Hello everyone, and welcome to the first edition of Inner Life. Through this monthly bulletin, we aim to begin a conversation with you, and with all those who seek inspiration and spiritual nourishment. This bulletin shall evolve as a conversation. Therefore, do react, do answer, do share with us if something in the meditation touches you, challenges you, inspires you. For this first edition, we invited Katharine Hall. Katharine is British. She’s a former L’Arche assistant in the UK, and now a contemplative Anglican nun in Wales. She’s also a painter. We asked Katharine this one and only question : “ What nourishes your inner life ? ”. Here is her answer.

Tim Kearney
 

Painting with God


“ What nourishes my inner life ? ” is a strange question : is there a dichotomy of inner and outer when I am made as one ?
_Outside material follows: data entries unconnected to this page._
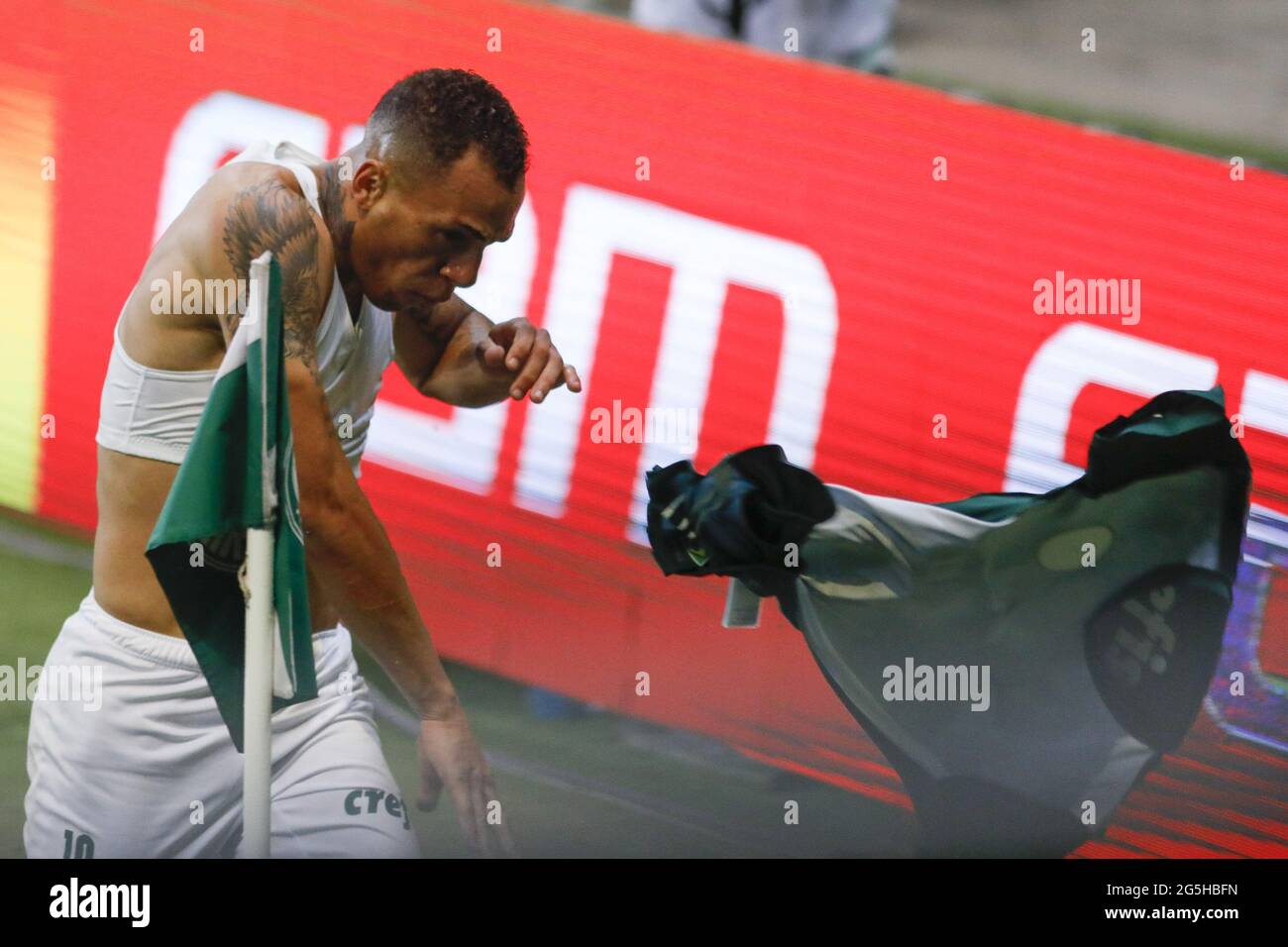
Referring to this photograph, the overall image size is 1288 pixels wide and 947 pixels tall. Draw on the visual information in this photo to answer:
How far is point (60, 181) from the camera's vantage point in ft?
A: 10.8

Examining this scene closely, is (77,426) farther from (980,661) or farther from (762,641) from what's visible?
(980,661)

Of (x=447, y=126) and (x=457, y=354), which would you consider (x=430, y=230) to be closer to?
(x=447, y=126)

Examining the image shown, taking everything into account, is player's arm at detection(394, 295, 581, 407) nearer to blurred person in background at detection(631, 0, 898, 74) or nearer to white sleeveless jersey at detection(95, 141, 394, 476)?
white sleeveless jersey at detection(95, 141, 394, 476)

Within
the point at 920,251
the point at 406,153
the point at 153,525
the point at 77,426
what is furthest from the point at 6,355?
the point at 920,251

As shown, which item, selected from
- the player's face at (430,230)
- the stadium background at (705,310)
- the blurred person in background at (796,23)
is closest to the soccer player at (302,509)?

Seeking to nourish my inner life lead me first to L’Arche communities and then to a life of contemplative prayer where my inner and outer life is one: my vocation. I am one with the whole of creation; and because of, and in, Jesus Christ I am one with the Father. There are many things that lead me into the fullness of life, that lead me into a deeper relationship with God. Over the years I have discovered that silence, solitude, the reading of Scripture and participation in the Eucharist are bass notes for me. I have come to these through people; through the sharing of that deep longing to be loved.

This has led me to my own cry for love and to share the vulnerability of Jesus, whose life is love. This led me into dark places. I had no words for the pain I felt. I had no words for my longings. And so I began to paint and to find a different language. I painted with my fingers, using oil pastels. I needed to be physically engaged in this conversation with myself. I responded to my own cry with shapes and colours. I was creating a conversation through touch, sight and silence. I let the colours speak to me. I listened to the images. My whole being was engaged.

Then I shared these images with another and a new conversation began. But the more I painted the more I knew the fundamental conversation was between God and me. The more I became aware of myself, the more I was open to hearing the Word of God spoken in silence in these lines and colours. The fact of painting, of single hearted focus takes me beyond self-preoccupation and self-interest. I am listening out for the Other: I am awaiting His coming. The active attention necessary for the creation of a painting itself creates a new and intimate space into which God comes. He is present to me. He comes. He nourishes my heart.

Scripture tells me that God is always turned towards me, and that He longs for me to turn and be with Him, face to face. When I sit to paint, I turn to God. Every painting is an act of conversion. Just as I have this sense of being drawn out of my darkness into the Light of God through painting, so too when I am out walking, I am waiting on God. All of creation speaks: the wind, the light dancing through the autumn leaves, the coldness of winter air, the pregnancy of the early morning, the petite scuttle of a hedgehog and the bejeweled dew on a spider’s web. All these are outside me and yet they are also of me. My eye, my ear, my nose, my hand, my foot draw all this wondrous array of colour, shape and life into my heart. I am made one with creation.

So, what nourishes my inner life ? All that enables me to come into the Presence of the One who loves me.